Those two attacks attracted substantial media interest and it is odd that the Karachi incident which killed three people and injured many more did not do so, at least outside the immediate region. Brief reports in the British media said that a Kentucky Fried Chicken outlet had been targeted, and some sources referred to claims by an organisation calling itself the Baluchistan Liberation Army (BLA) that the bomb had been intended for the offices of the Pakistan Petroleum Company, accused by the BLA of stealing the region's resources.
Analysts in Pakistan doubt this, since the BLA rarely operates outside Baluchistan; it is also worth remembering that another KFC outlet and a McDonald's branch were bombed only two months ago. In any case, the more significant aspect of Tuesday's attack was its size, location and timing.

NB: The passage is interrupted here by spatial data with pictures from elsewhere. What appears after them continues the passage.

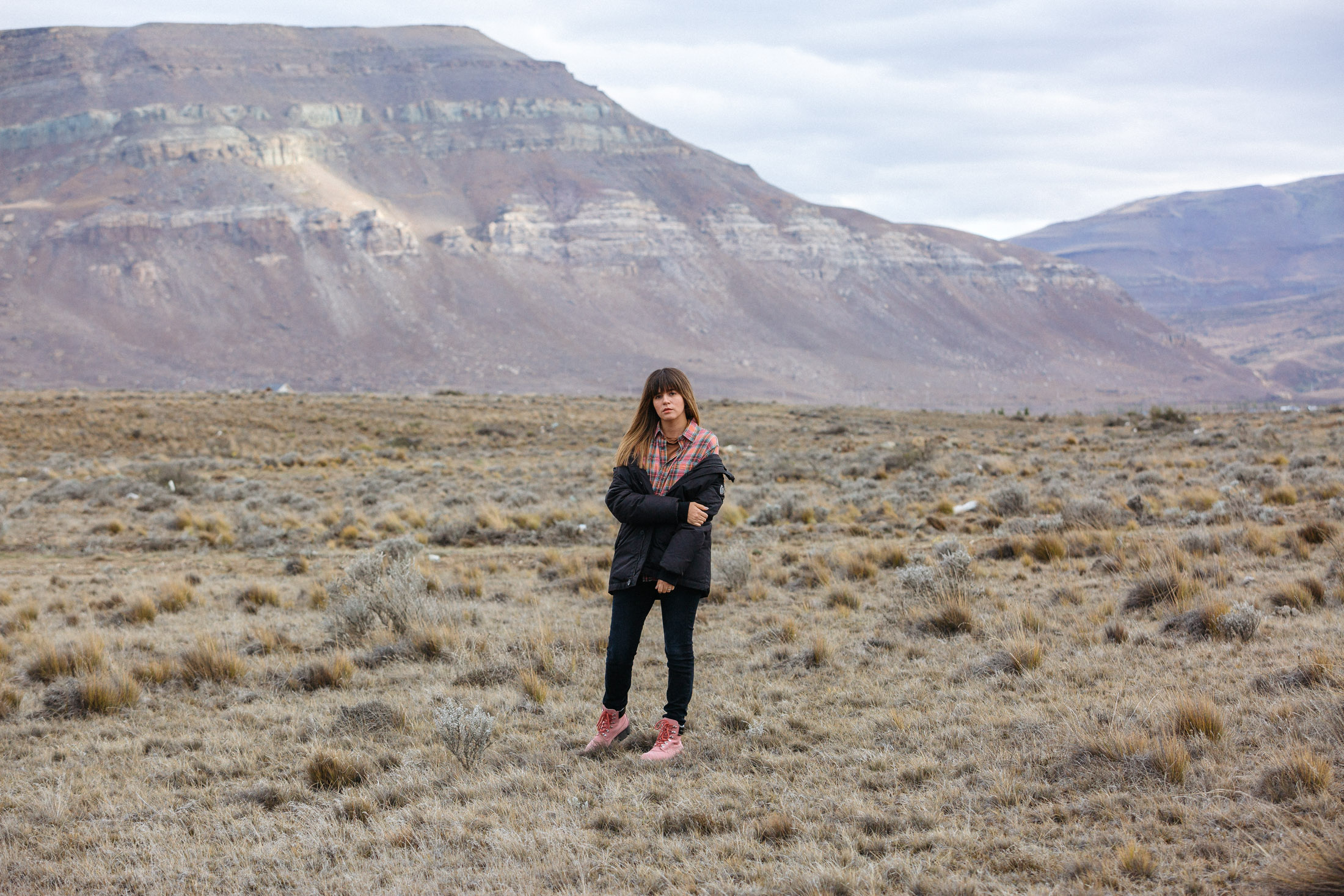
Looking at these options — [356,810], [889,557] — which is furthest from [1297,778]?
[889,557]

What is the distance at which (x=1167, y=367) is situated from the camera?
15412 cm

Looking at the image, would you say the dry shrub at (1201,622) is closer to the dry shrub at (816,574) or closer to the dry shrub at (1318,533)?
the dry shrub at (1318,533)

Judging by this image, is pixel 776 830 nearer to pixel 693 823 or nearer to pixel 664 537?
pixel 693 823

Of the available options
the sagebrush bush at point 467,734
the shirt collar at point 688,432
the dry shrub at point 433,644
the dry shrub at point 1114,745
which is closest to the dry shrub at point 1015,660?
the dry shrub at point 1114,745

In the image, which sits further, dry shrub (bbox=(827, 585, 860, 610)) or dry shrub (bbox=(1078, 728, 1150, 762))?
dry shrub (bbox=(827, 585, 860, 610))

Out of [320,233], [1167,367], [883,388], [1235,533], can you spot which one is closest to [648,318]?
[883,388]

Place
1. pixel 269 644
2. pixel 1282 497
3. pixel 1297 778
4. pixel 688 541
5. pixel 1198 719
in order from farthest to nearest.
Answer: pixel 1282 497 < pixel 269 644 < pixel 688 541 < pixel 1198 719 < pixel 1297 778

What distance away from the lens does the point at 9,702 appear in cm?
619

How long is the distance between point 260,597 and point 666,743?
6132 millimetres

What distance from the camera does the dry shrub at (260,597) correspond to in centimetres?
944

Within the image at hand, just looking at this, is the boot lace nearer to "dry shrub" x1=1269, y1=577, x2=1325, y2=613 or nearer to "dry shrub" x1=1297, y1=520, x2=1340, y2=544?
"dry shrub" x1=1269, y1=577, x2=1325, y2=613

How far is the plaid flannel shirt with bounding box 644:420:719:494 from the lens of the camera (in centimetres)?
508

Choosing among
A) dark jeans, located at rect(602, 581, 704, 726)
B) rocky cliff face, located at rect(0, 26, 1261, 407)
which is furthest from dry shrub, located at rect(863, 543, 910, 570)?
rocky cliff face, located at rect(0, 26, 1261, 407)

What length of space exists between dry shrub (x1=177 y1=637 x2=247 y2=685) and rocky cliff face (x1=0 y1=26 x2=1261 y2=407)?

The bomb was unusually powerful. As well as the human casualties it inflicted, it virtually destroyed the KFC outlet, which was housed in a government building; two nearby hotels, the Sheraton and the Pearl Continental were also damaged. Moreover, all these buildings lie in a high-security zone that includes the houses of the chief minister and governor (see Syed Saleem Shahzad, "Terror from Amman to Karachi, Asia Times, 15 November 2005). The net result is that a single bomb sends a symbolic message that government facilities and companies with US links are still targets, even when they are in secure areas.

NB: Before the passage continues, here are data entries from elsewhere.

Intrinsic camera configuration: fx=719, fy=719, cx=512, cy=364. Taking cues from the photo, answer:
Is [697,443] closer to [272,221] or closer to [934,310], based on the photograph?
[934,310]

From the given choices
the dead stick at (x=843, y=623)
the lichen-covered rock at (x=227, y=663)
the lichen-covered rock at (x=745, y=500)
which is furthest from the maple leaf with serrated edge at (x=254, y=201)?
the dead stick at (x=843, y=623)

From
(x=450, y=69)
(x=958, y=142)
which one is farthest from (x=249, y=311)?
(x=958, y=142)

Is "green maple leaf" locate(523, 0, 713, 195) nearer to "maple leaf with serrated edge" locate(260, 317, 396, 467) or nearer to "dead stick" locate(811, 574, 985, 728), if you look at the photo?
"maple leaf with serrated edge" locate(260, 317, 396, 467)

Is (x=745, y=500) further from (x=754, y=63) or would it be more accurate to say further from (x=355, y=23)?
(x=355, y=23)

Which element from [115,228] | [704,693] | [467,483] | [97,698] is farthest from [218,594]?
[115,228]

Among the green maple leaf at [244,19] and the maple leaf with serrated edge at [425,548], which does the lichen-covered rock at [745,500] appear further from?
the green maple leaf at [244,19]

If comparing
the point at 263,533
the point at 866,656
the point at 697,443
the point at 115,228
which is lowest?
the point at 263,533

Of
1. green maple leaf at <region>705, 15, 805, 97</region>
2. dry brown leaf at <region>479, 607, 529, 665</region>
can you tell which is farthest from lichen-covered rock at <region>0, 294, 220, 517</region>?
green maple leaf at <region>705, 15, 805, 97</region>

The attack also coincided with the first day of an appeal hearing in a Karachi court against the death sentence for Ahmed Omar Saeed Sheikh, who was convicted in July 2002 of kidnapping and murdering the American journalist Daniel Pearl.
Almost all the recent bomb attacks in Pakistan have been attributed to local radical religious groups rather than any cell with transnational connections. The sophistication of the Karachi operation makes it more difficult to fit into this framework. It also coincides with a notable cluster of activity by groups loosely associated with the wider al-Qaida movement: the multiple bombings in Sharm al-Sheikh and London in July, the Aqaba attack in August, the Bali explosions in October, and the coordinated hotel bombings in Amman on 9 November.
Between Jordan and Iraq
Some well-informed analysts argue that the recent Amman bombings will prove counterproductive to al-Qaida in the long term, not least because of the very strong public reaction to the atrocities in Jordan. This may be the case in Jordan itself but it is by no means clear whether this is true in the wider world, where Iraq is an ever-increasing focus for young jihadis.
There is certainly some evidence that the al-Qaida orientation has grown stronger among insurgents within Iraq. This trend is likely to survive even the death from leukaemia of Izzat Ibrahim al-Douri, a close Saddam Hussein confidant, former Iraqi vice-president, a key organiser and financer of the insurgency in the initial months after the fall of the Saddam regime.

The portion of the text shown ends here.